Allah’u Teâlâ İnsanın dünyada imtihana tabi tutulacağını, Kur’an’ı Kerim’de; “Biz mutlaka sizi biraz korku ile biraz açlık ile yahut mala, cana veya ürünlere gelecek noksanlıkla deneriz. Sen sabredenleri müjdele!” (Bakara Suresi, 2/155) buyurmuştur. Bu ayette mü’minlerin birçok şeyle imtihan edileceği açıkça ifade edilmektedir. Bu imtihanlardan birisi de “can”la imtihandır. “Can”la imtihan çeşitlerinden birisi de hastalıktır.

Bu dünya, imtihan dünyasıdır. Allah insanı hastalıklarla imtihan eder. “Sabır mı edecek, isyan mı?” diye kulunu denemeden geçirir. İnsan, başına gelenleri sabır ve şükürle karşılarsa kazanır, aksi olursa kaybeder. Burada önemli bir husus, hastalıklar karşısında gösterilecek sabrın, şükürle iç içe olmasıdır. Yoksa insan isyan ederek de kendini sabrediyor zannedebilir.

Bu dünya ücret yeri değil hizmet yurdudur. İnsan ömrünü bir ağaca benzetirsek hastalıklar, şükür edilip sabredilmesi karşılığında bu ağacın baki meyveleri hükmündedirler. Nasıl, acı hadiseler karşısında sabredildiğinde insanın içinde bir huzur oluşuyorsa, cennette bu huzurun belki binlerce katı verilecektir.
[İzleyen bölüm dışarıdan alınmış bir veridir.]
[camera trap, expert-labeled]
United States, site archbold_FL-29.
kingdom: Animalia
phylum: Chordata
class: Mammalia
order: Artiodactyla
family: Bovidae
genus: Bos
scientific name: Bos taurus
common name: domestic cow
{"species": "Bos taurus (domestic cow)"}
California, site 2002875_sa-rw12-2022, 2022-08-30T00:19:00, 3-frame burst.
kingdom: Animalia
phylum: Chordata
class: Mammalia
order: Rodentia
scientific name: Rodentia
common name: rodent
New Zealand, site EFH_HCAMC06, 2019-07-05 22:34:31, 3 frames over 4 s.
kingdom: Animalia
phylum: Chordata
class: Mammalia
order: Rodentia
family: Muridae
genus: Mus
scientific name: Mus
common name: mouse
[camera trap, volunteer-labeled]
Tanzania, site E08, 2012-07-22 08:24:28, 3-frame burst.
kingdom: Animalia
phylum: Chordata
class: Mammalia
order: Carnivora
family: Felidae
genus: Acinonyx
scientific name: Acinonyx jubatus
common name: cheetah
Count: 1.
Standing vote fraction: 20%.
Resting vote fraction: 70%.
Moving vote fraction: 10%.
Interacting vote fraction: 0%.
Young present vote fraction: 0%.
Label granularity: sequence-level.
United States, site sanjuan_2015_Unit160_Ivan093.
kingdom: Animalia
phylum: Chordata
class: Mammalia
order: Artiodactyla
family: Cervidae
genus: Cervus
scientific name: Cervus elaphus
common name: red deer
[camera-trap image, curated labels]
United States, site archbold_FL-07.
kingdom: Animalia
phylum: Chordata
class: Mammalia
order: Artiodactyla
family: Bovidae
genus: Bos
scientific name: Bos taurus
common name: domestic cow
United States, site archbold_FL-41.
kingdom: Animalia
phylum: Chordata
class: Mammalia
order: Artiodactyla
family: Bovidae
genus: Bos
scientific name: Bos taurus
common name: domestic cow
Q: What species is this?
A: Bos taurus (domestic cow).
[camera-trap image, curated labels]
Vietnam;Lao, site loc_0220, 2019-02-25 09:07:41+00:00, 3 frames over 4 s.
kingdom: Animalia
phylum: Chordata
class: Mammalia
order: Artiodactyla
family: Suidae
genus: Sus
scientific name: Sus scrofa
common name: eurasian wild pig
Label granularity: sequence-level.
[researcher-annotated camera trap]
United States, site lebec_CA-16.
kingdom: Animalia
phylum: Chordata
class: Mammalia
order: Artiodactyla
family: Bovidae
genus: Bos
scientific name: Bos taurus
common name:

Hastalıklar, birer tatlı meyve gibi karşılanmalıdır.

Hastalık, sabredildiğinde insana ibadet sevabı kazandırır. Zira ibadetler iki kısımdır. Bir kısmı namaz, hac, zekât gibi müspet ibadetler; bir kısmı da hastalıklar ve diğer musibetlerden insana acizliğini hissettiren ve onun Allah’a yaklaşmasına vesile olup manevi ibadet sevabını kazandıran menfi ibadetlerdir.

Acizlik insanın en büyük sermayesidir. Çünkü acizliğini, küçüklüğünü, fakirliğini bilen bir insan, dayanacak bir kuvvet arar. Bu kuvvetin ise sadece Allah’u Teala olduğunu bilir ve ona şükür eder. O ise kuluna her yönüyle yeter. İşte bu noktada, hastalıkların büyük bir rolü vardır. Hastalıklar, insana başka zamanlarda anlayamayacağı şekilde insana acizliğini hatırlatır. O’nu hatırlayan ise her şeyi bulmuş demektir. Mülk sahibi ise mülkünde istediği gibi tasarruf edebilir. Malikimiz olan Allah’u Teala’da önce açlık verir. Sonra da Rezzak ismiyle rızık göndererek, bize kendi sanatını gösterir. Başta hastalığı yaşatır sonra da Şafî isminin tecellisi olarak şifa verir ve bize Şafî ismini tanıtır. Böylece, Kendi Zâtını tanıyıp bilmemizi sağlar.

Soğukta sıcaklığın kıymeti bilindiği gibi hastalıkla da sağlığın kıymeti ve lezzeti bilinir. Hastalık olmasaydı insan, sıhhatin nimet olduğunu anlamaz, Mevla’ya şükretmez ve gaflete dalar giderdi. Hastalık bu yönüyle hem insanı Allah’a yaklaştırır hem de onu gafletten, dünya sarhoşluğundan uyandırır ve ona gideceği yeri hatırlatır.

Mü’mince düşünmek ne kadar güzel! İnsana hastalığı bile güzel gösteriyor. Sağlam bir mümin gibi düşünemeyenler hastalıktan dolayı feryat ederken; gerçek imana erip hayata iman dürbünüyle bakabilenler, bu hastalığın günahlarına keffaret olduğunu bilir ve şükür içinde sabrederler. Ne mutlu hayatını ahiret yönelik yaşayanlara. Ne mutlu hasta olduğu halde sabredip, Rabbine şükredenlere! Ne Mutlu dava Ada’mı olup, davasında yürüyenlere!